Flux retrieval from TROPOMI satellite data using PlumeTraj

The spectral radiances acquired by passive satellite remote sensing instruments such as TROPOMI are strongly dependent on plume height, but lack altitude information. Thus, the L2 data products used for this study provide images containing SO2 vertical column densities (VCD) and assume a box of fixed height (altitude level) within which the SO2 is located. In total, there are three different altitude levels (lower troposphere: surface to 1 km, mid-troposphere: 6.5 to 7.5 km (Figure 1b) and upper troposphere/lower stratosphere: 14.5 to 15.5 km), corresponding to three images. To retrieve accurate volcanic plume SO2 masses from these images the actual volcanic plume height and vertical extension have to be retrieved first. To that end a pixel-by-pixel numerical procedure called PlumeTraj is used, which is fully detailed in Pardini et al. (2017) and Pardini et al. (2018) .

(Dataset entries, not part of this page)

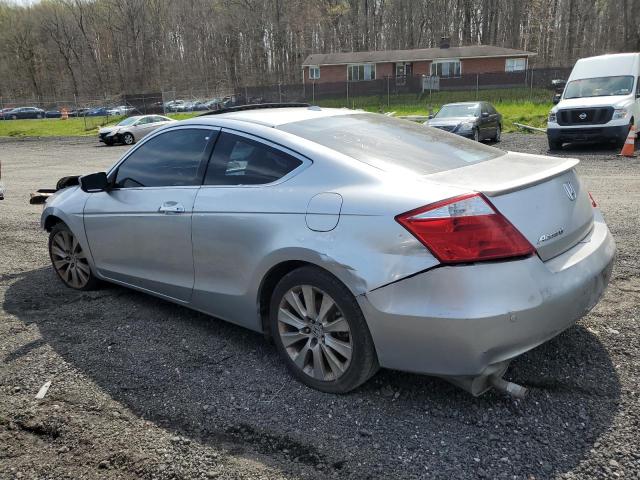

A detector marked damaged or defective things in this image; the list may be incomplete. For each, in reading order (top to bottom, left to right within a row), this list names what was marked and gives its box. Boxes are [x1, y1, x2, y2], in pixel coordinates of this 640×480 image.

damaged rear bumper [360, 212, 616, 380]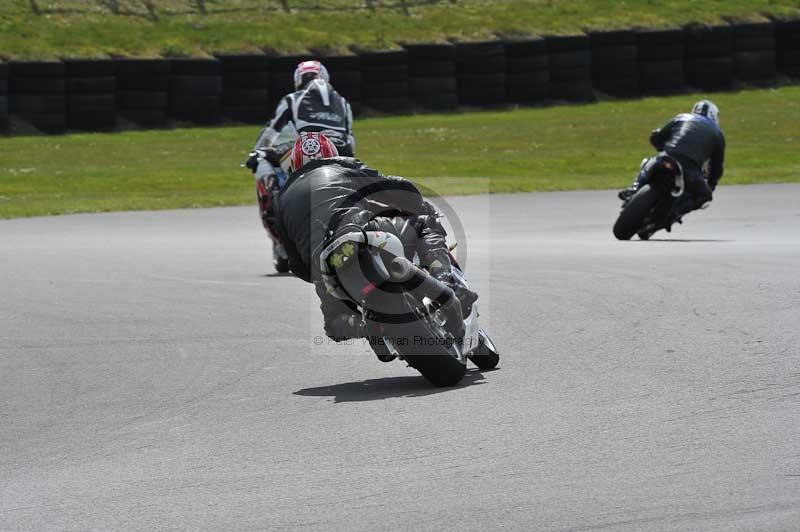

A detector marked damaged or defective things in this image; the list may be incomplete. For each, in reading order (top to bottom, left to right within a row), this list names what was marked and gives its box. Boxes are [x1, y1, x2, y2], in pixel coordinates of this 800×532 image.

crashed motorcycle [612, 154, 688, 241]
crashed motorcycle [320, 224, 500, 386]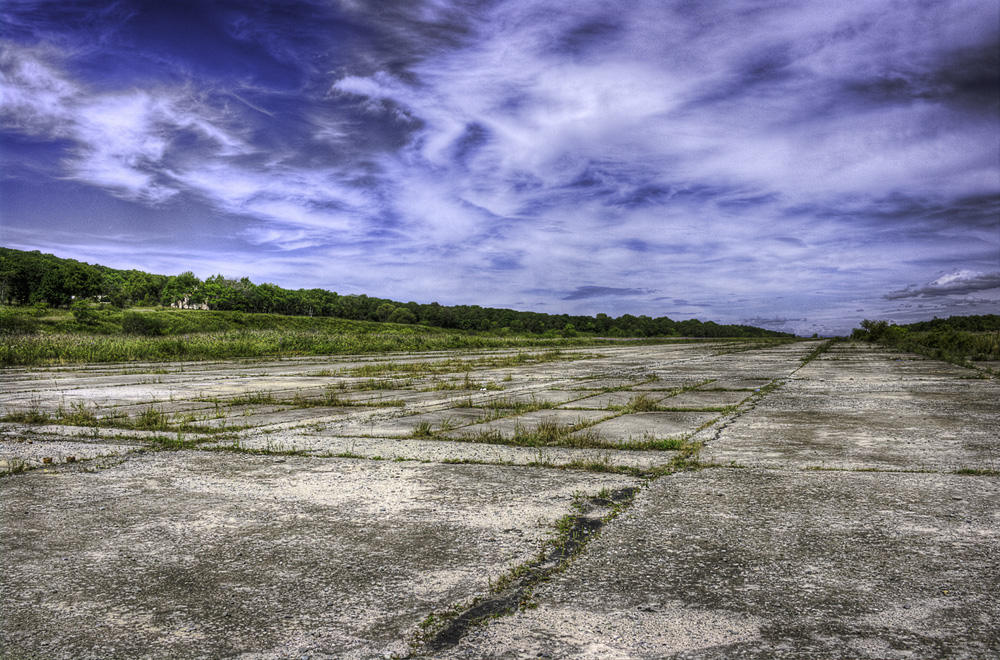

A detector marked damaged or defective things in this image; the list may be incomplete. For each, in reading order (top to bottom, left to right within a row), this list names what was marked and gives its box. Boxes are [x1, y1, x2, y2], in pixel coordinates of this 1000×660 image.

cracked concrete runway [1, 340, 1000, 660]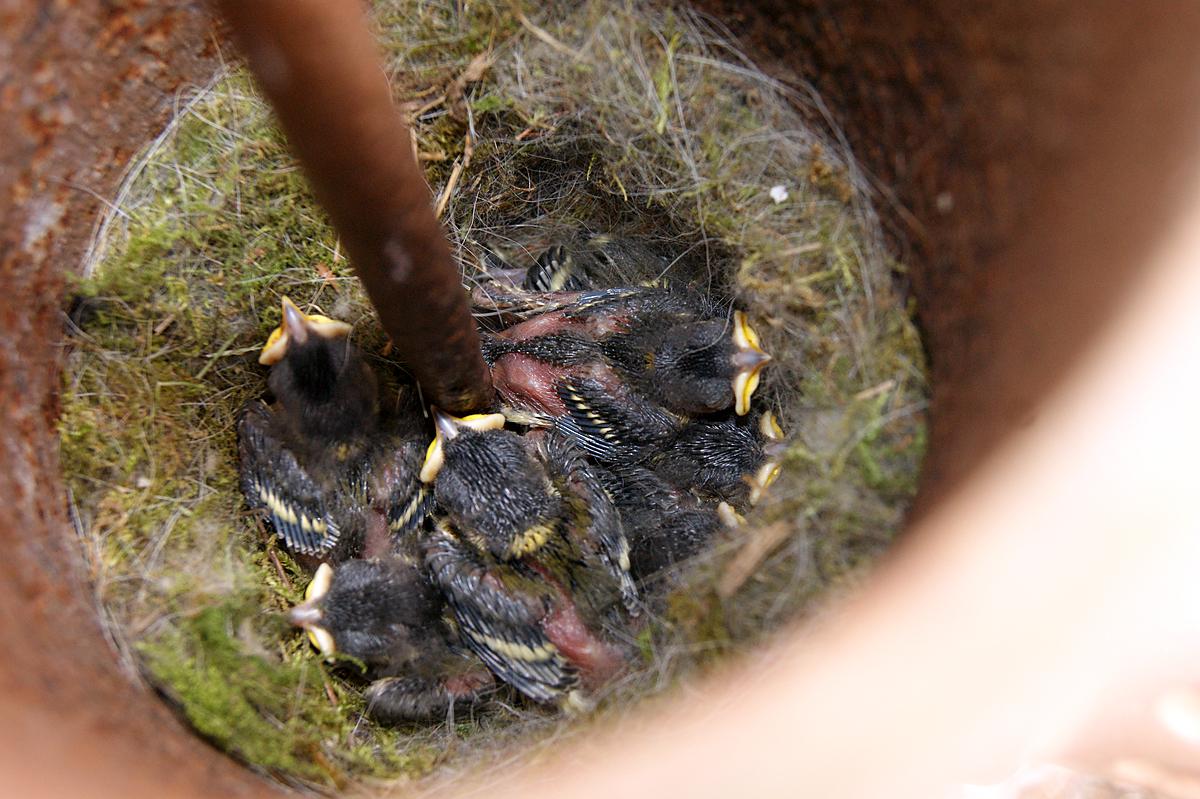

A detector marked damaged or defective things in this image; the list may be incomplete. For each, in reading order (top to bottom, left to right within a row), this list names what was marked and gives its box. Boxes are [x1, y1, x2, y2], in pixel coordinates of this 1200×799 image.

rusty metal pipe [212, 0, 492, 410]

PlumeTraj integrates the Hybrid Single-Particle Lagrangian Integrated Trajectory model (HYSPLIT) using custom-built routines written in the Python programming language. The scheme selects those pixels, which are associated with trajectories emerging from the location of the volcanic vent (plume pixels). For each of these pixels PlumeTraj computes the height (above sea level, asl) at which the SO2 is located at satellite measurement time instant (plume height), the height (asl) at which the prevailing atmospheric winds starts to disperse the gas into the atmosphere (injection height) and the time when the SO2 reaches the injection height (injection time). The retrieved plume height is used to correct the VCDs of each pixel of the satellite images. From the three quantities and the corrected VCDs the SO2 load is computed for each plume pixel. To compute a flux time series used in the comparison, time bins of 30 minutes length are defined. Pixels with injection times matching a given bin time are combined. The integrated SO2 load (sum of SO2 mass of all pixels per bin) divided by the bin length yields the flux for a given time bin. The uncertainty of the SO2 flux then results from the error in SO2 mass and injection time.